**Provided entries:**
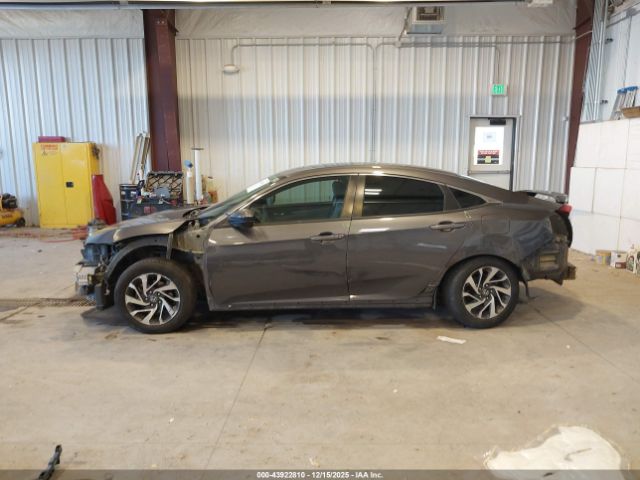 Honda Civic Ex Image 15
---
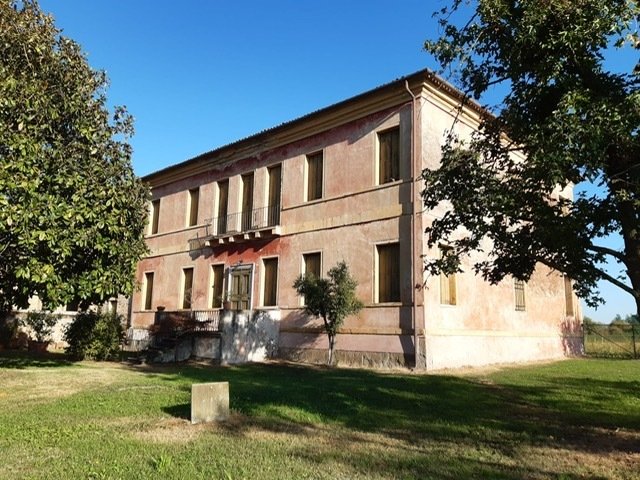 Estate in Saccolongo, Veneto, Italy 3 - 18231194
---
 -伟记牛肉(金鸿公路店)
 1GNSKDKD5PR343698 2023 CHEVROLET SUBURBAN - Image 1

**What you are asked to do:** Out of the data above, give again only the lines starting at the one holding "-伟记牛肉(金鸿公路店)" and ending at the one holding "1GNSKDKD5PR343698 2023 CHEVROLET", unchanged.

**Answer space:**
 -伟记牛肉(金鸿公路店)
 1GNSKDKD5PR343698 2023 CHEVROLET SUBURBAN - Image 1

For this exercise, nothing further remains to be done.